De la violence des renvois Dublin
«Cette année, le nombre de renvois depuis la Suisse vers la Croatie a quasi doublé. On estime qu’il y a un vol spécial par semaine pour Zagreb, avec un niveau de sécurité 4, soit les menottes et un système ultrarépressif. Les déboutés Dublin sont traités comme des criminels.» Sophie Guignard, secrétaire politique de Solidarité sans frontières (SOSF), ne mâche pas ses mots. Elle souligne la violence des expulsions depuis la Suisse. «Il est arrivé que des personnes soient renvoyées sans leurs lunettes, sans leurs médicaments, voire même sans leur porte-monnaie. Par ailleurs, les tentatives de suicide ne sont pas rares lors des expulsions.»

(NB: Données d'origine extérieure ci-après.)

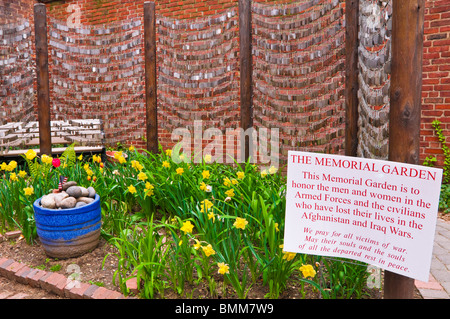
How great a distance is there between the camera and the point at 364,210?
1.64 metres

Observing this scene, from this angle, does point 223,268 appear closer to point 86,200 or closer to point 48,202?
point 86,200

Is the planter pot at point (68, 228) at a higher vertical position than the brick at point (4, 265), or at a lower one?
higher

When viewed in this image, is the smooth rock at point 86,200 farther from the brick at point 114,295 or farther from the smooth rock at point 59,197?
the brick at point 114,295

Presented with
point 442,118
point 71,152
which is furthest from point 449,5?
point 71,152

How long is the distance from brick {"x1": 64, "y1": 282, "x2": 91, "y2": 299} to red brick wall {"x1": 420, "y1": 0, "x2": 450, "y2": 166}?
154 inches

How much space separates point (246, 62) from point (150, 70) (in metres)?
1.13

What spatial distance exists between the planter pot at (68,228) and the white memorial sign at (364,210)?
54.0 inches

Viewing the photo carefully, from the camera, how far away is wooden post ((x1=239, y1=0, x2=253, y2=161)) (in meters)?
3.83

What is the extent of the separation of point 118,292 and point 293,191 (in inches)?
43.9

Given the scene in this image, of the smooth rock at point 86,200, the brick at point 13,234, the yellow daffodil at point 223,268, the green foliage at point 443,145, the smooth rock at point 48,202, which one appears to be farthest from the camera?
the green foliage at point 443,145

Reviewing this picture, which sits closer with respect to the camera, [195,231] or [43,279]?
[43,279]

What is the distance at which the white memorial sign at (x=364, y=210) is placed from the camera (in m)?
1.49

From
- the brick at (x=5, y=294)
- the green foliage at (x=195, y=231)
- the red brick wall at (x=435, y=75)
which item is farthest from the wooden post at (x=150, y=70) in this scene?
the red brick wall at (x=435, y=75)

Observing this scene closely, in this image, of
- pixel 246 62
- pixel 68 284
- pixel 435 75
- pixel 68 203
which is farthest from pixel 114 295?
pixel 435 75
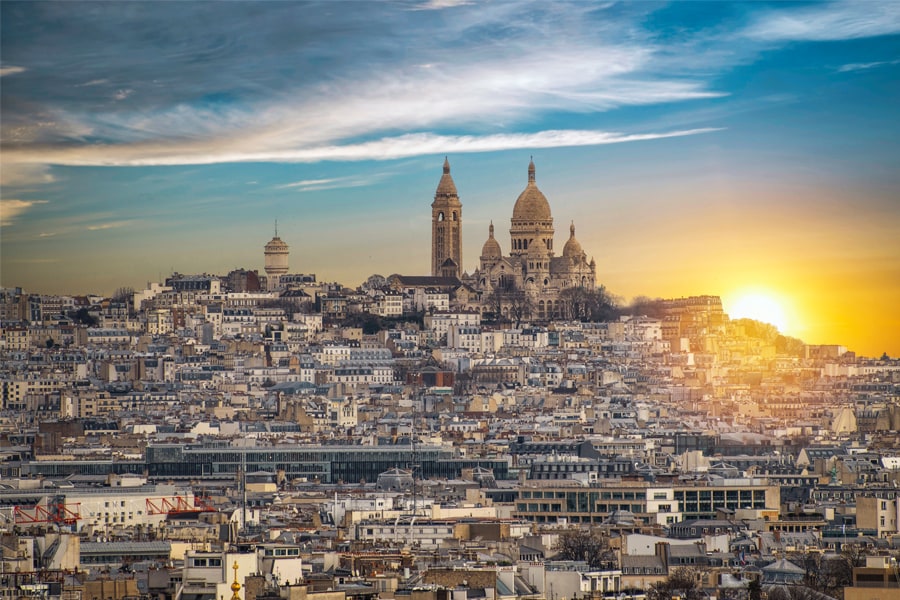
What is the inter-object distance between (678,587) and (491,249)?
105443mm

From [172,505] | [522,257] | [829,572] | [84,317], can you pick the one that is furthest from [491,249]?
[829,572]

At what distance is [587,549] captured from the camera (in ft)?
144

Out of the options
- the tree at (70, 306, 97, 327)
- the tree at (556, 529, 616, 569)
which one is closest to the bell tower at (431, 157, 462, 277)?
the tree at (70, 306, 97, 327)

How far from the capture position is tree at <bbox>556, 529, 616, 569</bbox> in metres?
41.2

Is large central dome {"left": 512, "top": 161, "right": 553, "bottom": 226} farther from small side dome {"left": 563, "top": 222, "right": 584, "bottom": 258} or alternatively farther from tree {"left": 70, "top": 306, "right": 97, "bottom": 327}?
tree {"left": 70, "top": 306, "right": 97, "bottom": 327}

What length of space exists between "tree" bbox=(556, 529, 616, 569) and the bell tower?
88.9 metres

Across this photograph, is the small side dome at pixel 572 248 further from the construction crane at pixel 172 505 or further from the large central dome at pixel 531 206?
the construction crane at pixel 172 505

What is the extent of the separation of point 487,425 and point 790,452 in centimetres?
1529

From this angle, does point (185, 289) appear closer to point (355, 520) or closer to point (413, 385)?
point (413, 385)

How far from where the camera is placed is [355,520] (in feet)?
173

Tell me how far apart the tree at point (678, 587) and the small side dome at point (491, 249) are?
10172 cm

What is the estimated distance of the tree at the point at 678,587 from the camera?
34609 mm

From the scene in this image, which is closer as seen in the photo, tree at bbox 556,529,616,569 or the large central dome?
tree at bbox 556,529,616,569

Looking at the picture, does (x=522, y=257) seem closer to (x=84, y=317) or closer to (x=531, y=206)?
(x=531, y=206)
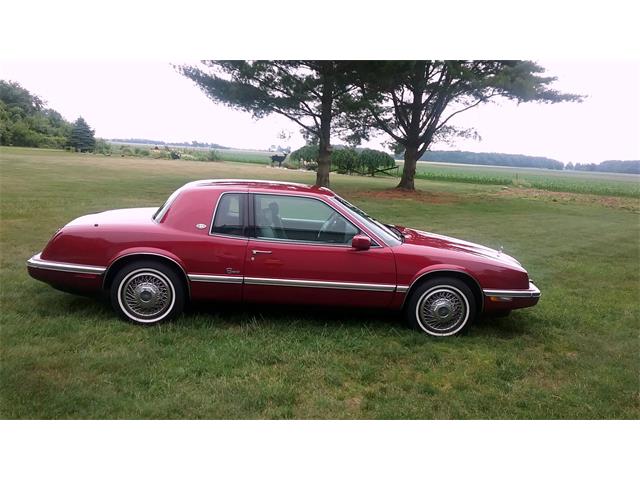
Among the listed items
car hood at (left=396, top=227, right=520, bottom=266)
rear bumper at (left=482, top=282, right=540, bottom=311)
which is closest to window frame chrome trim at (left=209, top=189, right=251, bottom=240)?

Cet été, elle a visité avec une délégation les deux centres d’accueil de Croatie. Elle résume: «La majorité des personnes repartent dans les 24 heures, car avec 900 places d’hébergement, ce pays n’a pas les capacités de tous les accueillir. Le système médical croate n’est déjà pas suffisant pour la population. L’ONG Médecins du monde fait du mieux qu’elle peut.»
Diane Barraud-Astefan, aumônière à Point d’Appui, à Lausanne, depuis treize ans, rencontre, elle, beaucoup de personnes sous le joug d’une décision Dublin: «Malgré l’Appel contre l'application aveugle du Règlement Dublin signé en 2017 déjà par de nombreuses organisations, des personnes vulnérables, des femmes seules avec enfants continuent de recevoir des décisions de renvoi Dublin de la part du SEM (Secrétariat d’Etat aux migrations). Les cantons sont tenus de les exécuter sous peine de sanctions financières. Or, selon des rapports d'ONG ou de groupes d'Eglises, l’accueil dans certains pays, notamment la Croatie, ne serait pas du tout adéquat, les personnes y subiraient parfois des violences graves, et l’accès médical pourrait y être très limité. Dans les situations que je rencontre, je constate que le système Dublin représente une pression psychologique insupportable. Souvent les personnes arrivent avec de grandes souffrances, des traumatismes liés à la route migratoire, et un état d’épuisement intense. Elles pensent être enfin arrivées et… non. C’est très dur. Et ces situations demandent énormément d’énergie à tous les intervenants sociaux et aux autorités.»
Pour preuve, le 10 décembre, à l’aube, la police est venue chercher un jeune couple éthiopien dans un foyer de l’EVAM pour le renvoyer en Roumanie. Le jeune homme a menacé de se suicider, son épouse a tenté de l’en dissuader. Une opération policière d’envergure a été mise en place avec le DARD (Détachement d’action rapide et de dissuasion) de la police cantonale, le groupe d’intervention de la police de Lausanne (GIPL), des tireurs d’élite, des pompiers, des ambulances, des négociateurs ainsi qu’une traductrice.
«Plus largement, ce système a été pensé pour éviter ce que, dans les faits, il produit: soit le “tourisme” de l’asile. C’est incroyable le nombre d’allers-retours qu’effectuent les requérants d’asile», déplore Sophie Guignard.
En Suisse, les renvois n’ont plus lieu vers la Grèce depuis longtemps à la suite d’une décision européenne. «Depuis deux ans, l’Italie refuse les retours, mais les personnes qui arrivent de ce pays sont quand même sous le régime Dublin et vivent mortes d’angoisse», explique, pour sa part, Aude Martenot, membre de Solidarité Tattes, pour qui les cantons et le SEM se doivent d’user de leur marge de manœuvre.